End-to-end spoofing detection with raw waveform CLDNNs
This work addresses the issue of malicious spoofed speech attacks in speaker verification systems, offering an incremental improvement in detection accuracy.
The paper tackles the problem of spoofing detection in speaker verification by proposing a raw waveform-based deep model that jointly acts as a feature extractor and classifier, achieving a half total error rate (HTER) of 0.82% on the BTAS2016 dataset, improving from the previous best of 1.26%.

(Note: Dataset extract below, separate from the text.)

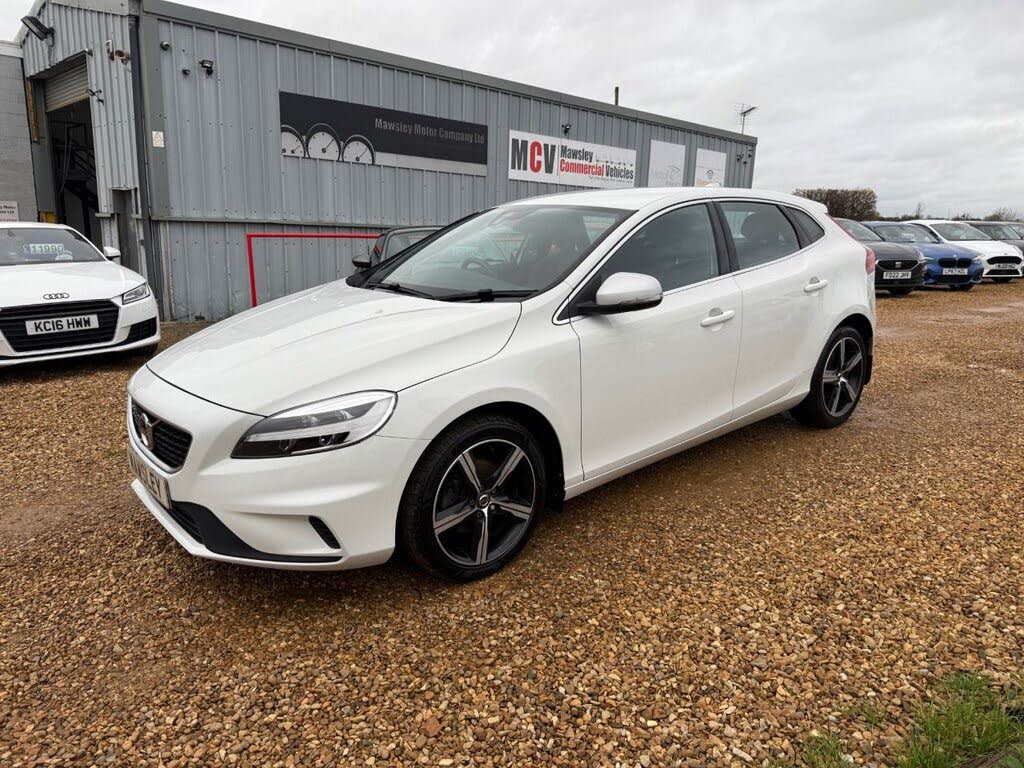 2017 Volvo V40 2.0TD D2 R-Design Nav Plus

Albeit recent progress in speaker verification generates powerful models, malicious attacks in the form of spoofed speech, are generally not coped with. Recent results in ASVSpoof2015 and BTAS2016 challenges indicate that spoof-aware features are a possible solution to this problem. Most successful methods in both challenges focus on spoof-aware features, rather than focusing on a powerful classifier. In this paper we present a novel raw waveform based deep model for spoofing detection, which jointly acts as a feature extractor and classifier, thus allowing it to directly classify speech signals. This approach can be considered as an end-to-end classifier, which removes the need for any pre- or post-processing on the data, making training and evaluation a streamlined process, consuming less time than other neural-network based approaches. The experiments on the BTAS2016 dataset show that the system performance is significantly improved by the proposed raw waveform convolutional long short term neural network (CLDNN), from the previous best published 1.26\% half total error rate (HTER) to the current 0.82\% HTER. Moreover it shows that the proposed system also performs well under the unknown (RE-PH2-PH3,RE-LPPH2-PH3) conditions.